Lorine Niedecker lived most of her life in a remote part of Wisconsin, on the Black Hawk Island of the turbulent Rock River near Fort Atkinson, Her father made his living seining carp out of Lake Koshkonong and tending bar. She attended Beloit College for two years (1922-24), but when her mother became totally deaf Nidecker returned home to help take care of her. A brief marriage to a local boy ended in divorce. She worked, first at the public library, then at a radio station, and from 1944 to 1950 as a proofreader for Hoard’s Dairyman, a job made difficult by her extremely poor eyesight.
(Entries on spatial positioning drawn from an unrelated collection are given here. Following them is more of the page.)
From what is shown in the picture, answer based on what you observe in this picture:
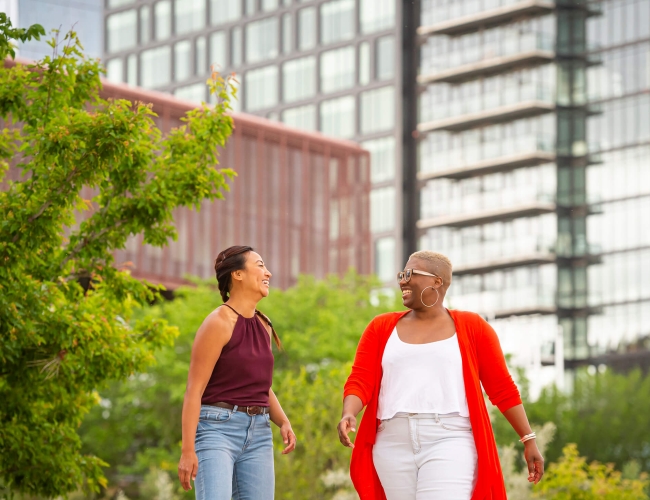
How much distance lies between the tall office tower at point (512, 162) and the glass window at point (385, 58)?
201 cm

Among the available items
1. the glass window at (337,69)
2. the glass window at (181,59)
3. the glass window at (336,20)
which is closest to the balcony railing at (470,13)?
the glass window at (336,20)

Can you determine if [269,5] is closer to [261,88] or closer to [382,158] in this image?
[261,88]

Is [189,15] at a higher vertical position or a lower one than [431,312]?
higher

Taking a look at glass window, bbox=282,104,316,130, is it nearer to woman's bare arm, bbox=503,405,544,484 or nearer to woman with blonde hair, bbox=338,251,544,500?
woman with blonde hair, bbox=338,251,544,500

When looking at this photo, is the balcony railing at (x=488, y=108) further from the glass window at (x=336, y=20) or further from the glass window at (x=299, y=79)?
the glass window at (x=299, y=79)

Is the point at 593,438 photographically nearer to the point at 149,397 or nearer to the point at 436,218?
the point at 149,397

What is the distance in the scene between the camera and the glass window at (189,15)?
340 ft

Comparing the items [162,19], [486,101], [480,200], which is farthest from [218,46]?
[480,200]

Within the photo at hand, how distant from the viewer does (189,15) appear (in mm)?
104438

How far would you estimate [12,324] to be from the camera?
12.6 metres

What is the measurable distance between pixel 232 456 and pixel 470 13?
276ft

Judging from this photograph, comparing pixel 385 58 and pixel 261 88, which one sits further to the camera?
pixel 261 88

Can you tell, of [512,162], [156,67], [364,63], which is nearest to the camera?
[512,162]

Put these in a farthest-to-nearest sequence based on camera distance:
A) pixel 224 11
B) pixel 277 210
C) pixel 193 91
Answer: pixel 224 11 → pixel 193 91 → pixel 277 210
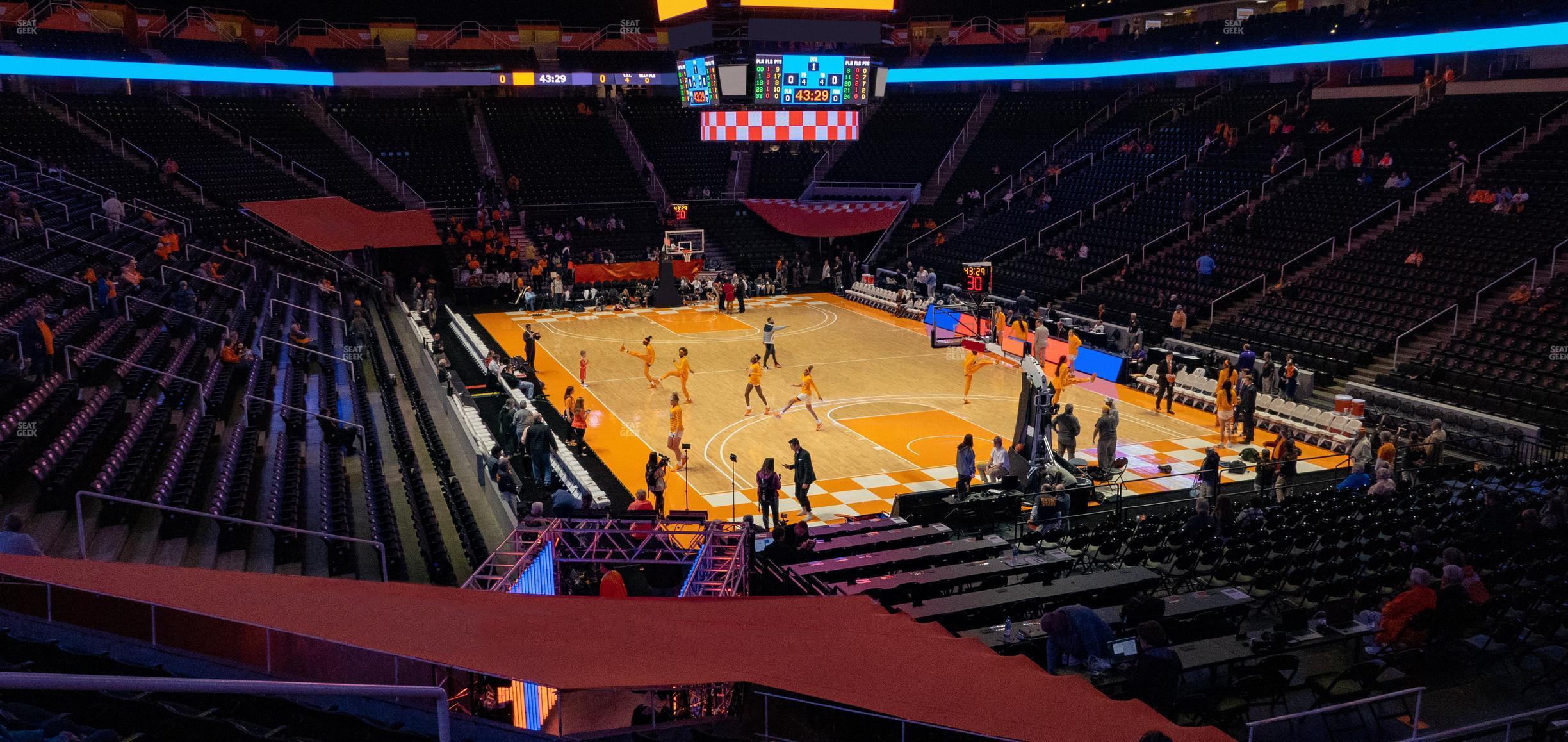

In 1951 her mother died, both deaf and blind; her father died three years later, leaving her with two houses that had to be foreclosed and very little money. From 1957 to 1962 she was employed by the Fort Atkinson Memorial Hospital as a cleaning woman, sterilizing the dishes and utensils in the kitchen and scrubbing the cafeteria floors. Every day she walked the five miles or so to the hospital and back again to her one-and-a-half room cabin without plumbing on the riverbank. In 1963 at the age of fifty-nine, she married Albert Millen, a man who evidently had no idea she wrote poetry and who spent a good deal of time at the local tavern. But he also took her on trips to South Dakota and around Lake Superior and seems to have been the companion she needed at this stage of her life. She was looking forward to a period of less housework and more time to write when in 1970 she had a stroke and died.

from Marjorie Perloff, "Canon and Loaded Gun," in Poetic License: Essays on the Modernist and Postmodernist Lyric (Evanston: Northwestern U P, 1990), 41-42.